*** Begin section ***

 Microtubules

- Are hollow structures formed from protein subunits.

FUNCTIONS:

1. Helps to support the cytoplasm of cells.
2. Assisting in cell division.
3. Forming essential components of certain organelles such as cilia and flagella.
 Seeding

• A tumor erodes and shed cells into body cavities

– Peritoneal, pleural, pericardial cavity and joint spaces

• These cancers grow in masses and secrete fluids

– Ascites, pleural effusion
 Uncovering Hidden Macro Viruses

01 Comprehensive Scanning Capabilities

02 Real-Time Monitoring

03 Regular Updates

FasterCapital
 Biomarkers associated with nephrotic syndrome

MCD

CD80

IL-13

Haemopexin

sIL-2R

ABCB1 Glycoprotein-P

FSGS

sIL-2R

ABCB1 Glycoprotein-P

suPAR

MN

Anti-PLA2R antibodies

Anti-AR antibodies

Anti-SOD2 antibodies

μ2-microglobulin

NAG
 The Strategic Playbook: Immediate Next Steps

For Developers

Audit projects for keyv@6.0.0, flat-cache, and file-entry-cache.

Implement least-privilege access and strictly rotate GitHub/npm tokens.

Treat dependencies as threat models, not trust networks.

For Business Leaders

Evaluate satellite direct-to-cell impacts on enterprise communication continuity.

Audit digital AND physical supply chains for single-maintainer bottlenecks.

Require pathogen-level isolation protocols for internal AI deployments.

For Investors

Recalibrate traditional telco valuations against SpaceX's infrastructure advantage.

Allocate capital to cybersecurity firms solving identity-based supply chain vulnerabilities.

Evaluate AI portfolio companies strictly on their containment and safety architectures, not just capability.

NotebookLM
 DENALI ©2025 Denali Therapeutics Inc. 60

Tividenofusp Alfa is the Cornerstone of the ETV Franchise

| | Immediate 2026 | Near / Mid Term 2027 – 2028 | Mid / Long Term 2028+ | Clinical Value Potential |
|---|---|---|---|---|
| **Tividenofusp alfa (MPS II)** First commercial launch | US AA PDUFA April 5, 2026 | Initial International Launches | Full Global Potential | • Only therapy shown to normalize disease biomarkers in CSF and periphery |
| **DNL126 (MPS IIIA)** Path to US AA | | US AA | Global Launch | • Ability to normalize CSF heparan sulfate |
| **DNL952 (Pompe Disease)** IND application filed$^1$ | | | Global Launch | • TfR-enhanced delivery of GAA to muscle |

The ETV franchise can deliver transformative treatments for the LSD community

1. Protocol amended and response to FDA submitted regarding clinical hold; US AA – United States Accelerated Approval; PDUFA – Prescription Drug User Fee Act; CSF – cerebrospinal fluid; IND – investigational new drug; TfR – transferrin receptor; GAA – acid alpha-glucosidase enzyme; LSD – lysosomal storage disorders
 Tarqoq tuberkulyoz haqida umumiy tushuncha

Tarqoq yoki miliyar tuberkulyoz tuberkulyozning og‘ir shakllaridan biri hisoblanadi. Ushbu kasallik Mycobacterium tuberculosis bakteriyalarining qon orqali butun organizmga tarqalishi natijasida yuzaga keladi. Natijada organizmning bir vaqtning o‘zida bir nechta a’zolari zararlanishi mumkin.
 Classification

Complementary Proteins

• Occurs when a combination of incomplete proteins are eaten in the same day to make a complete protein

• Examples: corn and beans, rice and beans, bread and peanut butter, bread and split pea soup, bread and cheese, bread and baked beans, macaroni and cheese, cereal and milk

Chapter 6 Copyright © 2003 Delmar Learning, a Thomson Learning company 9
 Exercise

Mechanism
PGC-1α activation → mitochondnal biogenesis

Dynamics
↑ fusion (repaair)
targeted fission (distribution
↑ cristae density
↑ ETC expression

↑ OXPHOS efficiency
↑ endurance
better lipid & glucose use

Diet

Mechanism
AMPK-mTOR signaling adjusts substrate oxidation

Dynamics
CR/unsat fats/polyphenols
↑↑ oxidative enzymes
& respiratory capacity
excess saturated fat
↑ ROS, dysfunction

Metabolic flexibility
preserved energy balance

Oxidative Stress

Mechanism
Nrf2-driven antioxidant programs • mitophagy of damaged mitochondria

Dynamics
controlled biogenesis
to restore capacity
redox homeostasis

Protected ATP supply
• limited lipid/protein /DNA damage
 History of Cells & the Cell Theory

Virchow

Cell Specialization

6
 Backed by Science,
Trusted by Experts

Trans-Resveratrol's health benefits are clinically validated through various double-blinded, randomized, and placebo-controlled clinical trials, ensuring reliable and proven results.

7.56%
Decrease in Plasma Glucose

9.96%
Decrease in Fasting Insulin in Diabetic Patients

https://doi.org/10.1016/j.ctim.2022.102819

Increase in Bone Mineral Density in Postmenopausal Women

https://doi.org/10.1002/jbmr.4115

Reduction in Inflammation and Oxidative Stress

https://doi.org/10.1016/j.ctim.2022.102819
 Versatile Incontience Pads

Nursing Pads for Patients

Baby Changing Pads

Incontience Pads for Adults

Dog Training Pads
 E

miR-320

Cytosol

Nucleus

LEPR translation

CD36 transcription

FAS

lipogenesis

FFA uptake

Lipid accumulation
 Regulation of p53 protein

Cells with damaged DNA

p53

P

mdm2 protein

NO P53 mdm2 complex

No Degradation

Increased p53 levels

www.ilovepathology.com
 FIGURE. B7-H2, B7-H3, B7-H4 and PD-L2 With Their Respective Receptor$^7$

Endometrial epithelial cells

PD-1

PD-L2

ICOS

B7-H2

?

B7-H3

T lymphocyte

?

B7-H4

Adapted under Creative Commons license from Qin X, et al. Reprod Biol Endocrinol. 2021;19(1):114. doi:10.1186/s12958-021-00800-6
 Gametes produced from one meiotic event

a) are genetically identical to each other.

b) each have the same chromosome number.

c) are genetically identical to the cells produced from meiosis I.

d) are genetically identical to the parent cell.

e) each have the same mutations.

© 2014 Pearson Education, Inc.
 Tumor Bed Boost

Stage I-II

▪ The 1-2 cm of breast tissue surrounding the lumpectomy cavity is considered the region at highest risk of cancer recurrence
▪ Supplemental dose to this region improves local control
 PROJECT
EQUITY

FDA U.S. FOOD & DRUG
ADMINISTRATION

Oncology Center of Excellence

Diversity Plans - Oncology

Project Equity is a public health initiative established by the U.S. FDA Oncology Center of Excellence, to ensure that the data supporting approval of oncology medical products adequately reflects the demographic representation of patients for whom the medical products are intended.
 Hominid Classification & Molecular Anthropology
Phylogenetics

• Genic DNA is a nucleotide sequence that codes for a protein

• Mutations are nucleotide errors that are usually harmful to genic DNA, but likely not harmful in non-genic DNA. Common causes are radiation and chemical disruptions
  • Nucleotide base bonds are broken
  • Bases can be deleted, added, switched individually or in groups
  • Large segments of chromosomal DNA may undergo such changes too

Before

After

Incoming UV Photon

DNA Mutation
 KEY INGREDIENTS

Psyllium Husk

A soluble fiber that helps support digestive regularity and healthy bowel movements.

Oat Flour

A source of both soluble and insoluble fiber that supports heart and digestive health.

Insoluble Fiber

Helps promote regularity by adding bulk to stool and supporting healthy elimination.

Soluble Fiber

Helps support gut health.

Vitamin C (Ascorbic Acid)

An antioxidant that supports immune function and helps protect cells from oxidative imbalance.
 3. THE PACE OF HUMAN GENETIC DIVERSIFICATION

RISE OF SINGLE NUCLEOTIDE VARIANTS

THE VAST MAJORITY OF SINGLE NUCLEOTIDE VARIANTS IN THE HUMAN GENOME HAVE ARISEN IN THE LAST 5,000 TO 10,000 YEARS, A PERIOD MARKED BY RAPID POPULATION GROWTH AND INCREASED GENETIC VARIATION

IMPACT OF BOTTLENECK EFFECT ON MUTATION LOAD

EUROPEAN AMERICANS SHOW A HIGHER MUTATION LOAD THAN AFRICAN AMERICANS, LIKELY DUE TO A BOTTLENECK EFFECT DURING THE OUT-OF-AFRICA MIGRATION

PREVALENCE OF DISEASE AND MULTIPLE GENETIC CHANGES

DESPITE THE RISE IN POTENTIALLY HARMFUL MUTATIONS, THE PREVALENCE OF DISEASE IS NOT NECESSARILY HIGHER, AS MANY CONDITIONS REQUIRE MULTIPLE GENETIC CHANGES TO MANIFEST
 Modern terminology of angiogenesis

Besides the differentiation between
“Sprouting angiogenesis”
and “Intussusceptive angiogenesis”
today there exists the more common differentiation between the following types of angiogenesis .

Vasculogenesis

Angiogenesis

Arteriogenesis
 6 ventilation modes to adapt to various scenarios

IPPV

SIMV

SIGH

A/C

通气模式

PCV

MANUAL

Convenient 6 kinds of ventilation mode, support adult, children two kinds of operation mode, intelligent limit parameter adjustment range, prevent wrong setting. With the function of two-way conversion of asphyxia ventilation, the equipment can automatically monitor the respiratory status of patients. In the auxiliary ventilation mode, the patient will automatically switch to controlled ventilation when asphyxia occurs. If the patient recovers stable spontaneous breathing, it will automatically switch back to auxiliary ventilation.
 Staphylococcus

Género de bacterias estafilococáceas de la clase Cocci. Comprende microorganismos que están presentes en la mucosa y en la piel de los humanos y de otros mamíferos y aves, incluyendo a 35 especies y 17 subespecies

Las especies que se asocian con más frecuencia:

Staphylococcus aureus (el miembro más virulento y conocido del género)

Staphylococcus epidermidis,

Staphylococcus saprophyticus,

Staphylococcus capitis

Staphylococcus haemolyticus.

*** End section ***

Check each line of the records for "Excellence" and copy the ones that contain it.

Oncology Center of Excellence
Project Equity is a public health initiative established by the U.S. FDA Oncology Center of Excellence, to ensure that the data supporting approval of oncology medical products adequately reflects the demographic representation of patients for whom the medical products are intended.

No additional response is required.